Writer in the park (Thomas Nugent) / CC BY-SA 2.0

「ライター」と呼ばれるような仕事もときどきしています。

一概に「ライター」と言ってもいろいろですが、ぼくがしてきたのは、どういう相手や場所を取材するかをクライアントに指定され、定められた目的に応じて記事を書くというスタイル。

こういう仕事をやってみて、テーマや文体を自由に決めて小説やエッセイを書く作家の仕事よりも、もともと原文の用意された文章を別の言語に置き換える翻訳の仕事に近いものがあると感じています。

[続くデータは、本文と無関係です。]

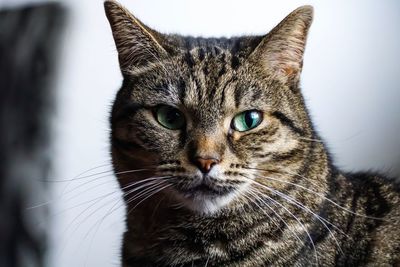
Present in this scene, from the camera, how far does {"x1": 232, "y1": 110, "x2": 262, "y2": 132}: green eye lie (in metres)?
1.24

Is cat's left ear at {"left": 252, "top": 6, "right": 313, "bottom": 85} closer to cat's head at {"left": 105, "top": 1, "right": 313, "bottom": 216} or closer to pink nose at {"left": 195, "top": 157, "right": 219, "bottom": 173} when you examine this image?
cat's head at {"left": 105, "top": 1, "right": 313, "bottom": 216}

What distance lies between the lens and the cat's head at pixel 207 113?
1176 mm

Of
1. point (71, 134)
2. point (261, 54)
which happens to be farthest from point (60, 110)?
point (261, 54)

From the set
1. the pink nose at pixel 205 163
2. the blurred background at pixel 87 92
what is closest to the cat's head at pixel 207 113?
the pink nose at pixel 205 163

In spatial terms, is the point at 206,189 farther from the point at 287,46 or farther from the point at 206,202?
the point at 287,46

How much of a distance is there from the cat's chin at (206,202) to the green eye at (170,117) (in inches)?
6.0

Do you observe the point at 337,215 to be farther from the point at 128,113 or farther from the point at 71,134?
the point at 71,134

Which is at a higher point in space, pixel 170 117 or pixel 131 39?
pixel 131 39

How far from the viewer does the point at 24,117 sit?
66.9 inches

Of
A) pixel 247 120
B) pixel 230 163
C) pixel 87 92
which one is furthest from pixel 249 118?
pixel 87 92

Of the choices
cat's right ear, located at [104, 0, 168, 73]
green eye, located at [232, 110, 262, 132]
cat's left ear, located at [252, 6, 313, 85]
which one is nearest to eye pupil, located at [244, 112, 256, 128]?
green eye, located at [232, 110, 262, 132]

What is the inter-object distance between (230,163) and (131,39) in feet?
1.21

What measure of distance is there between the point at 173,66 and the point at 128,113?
143mm

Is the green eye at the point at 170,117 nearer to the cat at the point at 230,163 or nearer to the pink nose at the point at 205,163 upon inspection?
the cat at the point at 230,163
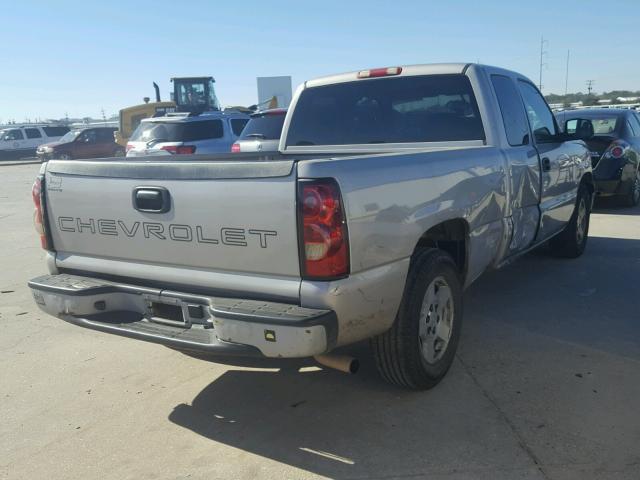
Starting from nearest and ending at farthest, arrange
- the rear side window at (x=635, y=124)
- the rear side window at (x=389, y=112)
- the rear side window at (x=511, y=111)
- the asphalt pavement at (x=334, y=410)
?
1. the asphalt pavement at (x=334, y=410)
2. the rear side window at (x=389, y=112)
3. the rear side window at (x=511, y=111)
4. the rear side window at (x=635, y=124)

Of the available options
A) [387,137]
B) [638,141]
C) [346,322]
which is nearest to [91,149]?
[638,141]

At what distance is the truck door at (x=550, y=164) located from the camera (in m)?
4.96

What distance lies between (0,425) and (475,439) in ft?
8.60

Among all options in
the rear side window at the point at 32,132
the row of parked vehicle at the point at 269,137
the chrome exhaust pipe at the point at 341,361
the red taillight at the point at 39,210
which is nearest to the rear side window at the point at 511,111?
the row of parked vehicle at the point at 269,137

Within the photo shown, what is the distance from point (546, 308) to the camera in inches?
194

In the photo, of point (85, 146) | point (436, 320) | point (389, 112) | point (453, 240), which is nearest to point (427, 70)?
point (389, 112)

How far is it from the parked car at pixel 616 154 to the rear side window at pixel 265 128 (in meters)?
4.75

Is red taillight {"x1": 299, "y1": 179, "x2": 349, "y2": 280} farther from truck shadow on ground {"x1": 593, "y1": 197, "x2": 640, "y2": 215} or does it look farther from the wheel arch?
truck shadow on ground {"x1": 593, "y1": 197, "x2": 640, "y2": 215}

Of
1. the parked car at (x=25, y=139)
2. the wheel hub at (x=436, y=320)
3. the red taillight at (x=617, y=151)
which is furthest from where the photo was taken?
the parked car at (x=25, y=139)

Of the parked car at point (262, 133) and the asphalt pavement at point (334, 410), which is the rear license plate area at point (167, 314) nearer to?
the asphalt pavement at point (334, 410)

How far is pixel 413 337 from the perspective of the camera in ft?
10.5

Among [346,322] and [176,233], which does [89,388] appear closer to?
[176,233]

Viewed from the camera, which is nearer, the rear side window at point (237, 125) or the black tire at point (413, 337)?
the black tire at point (413, 337)

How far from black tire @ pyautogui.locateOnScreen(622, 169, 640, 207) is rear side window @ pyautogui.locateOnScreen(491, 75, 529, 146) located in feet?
19.0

「ライター」の仕事にも、ある種、「翻訳」のような作業が発生するなぁと。つまり、クライアントや取材相手の期待を文章に「翻訳」する必要があるということです。

クライアントは、こういう媒体にこういう記事を載せたいという期待を持っている。一方で、取材相手はそれとは別に、こういう情報を発信したいという期待を抱いている。その二つを両立させながら一つの文章に仕上げる技術がライターには必要だと思いました。なおかつ、自分はこういう情報を取り入れて、こういう記事を書きたい、というライター自身の希望もあり、それも上手く混ぜていく(そんなのは求めていない!とクライアントや取材相手は思うかもしれませんが、そこまで自分というものを放棄してしまうと仕事にやりがいを感じられなくなり、結果的にいい仕事もできなくなると思います)。ただし、ライター自身の希望を全面に出し過ぎてクライアントや取材相手の希望を満たせていなければライターの仕事としては不合格でしょう。

自分の書いた記事を取材相手(「取材」という言葉は嫌いですが…)に喜んでもらえると、うれしいものです。それは翻訳の仕事も同じで、もともとの原稿を書いた方に、翻訳した文章を喜んでもらえると、やってよかったなぁと思えます。

どちらも、結局は「伝える」仕事です。「伝える」仕事にやりがいを感じるためには、自分が「伝えたい」ものを伝えること、そして、それを相手や自分、第三者が満足する形で伝えることでしょう。ただし、ライターや翻訳の仕事というのは、自分が伝えたいことばかりを扱うのがなかなか難しいため、そこは努力と工夫が必要とされます。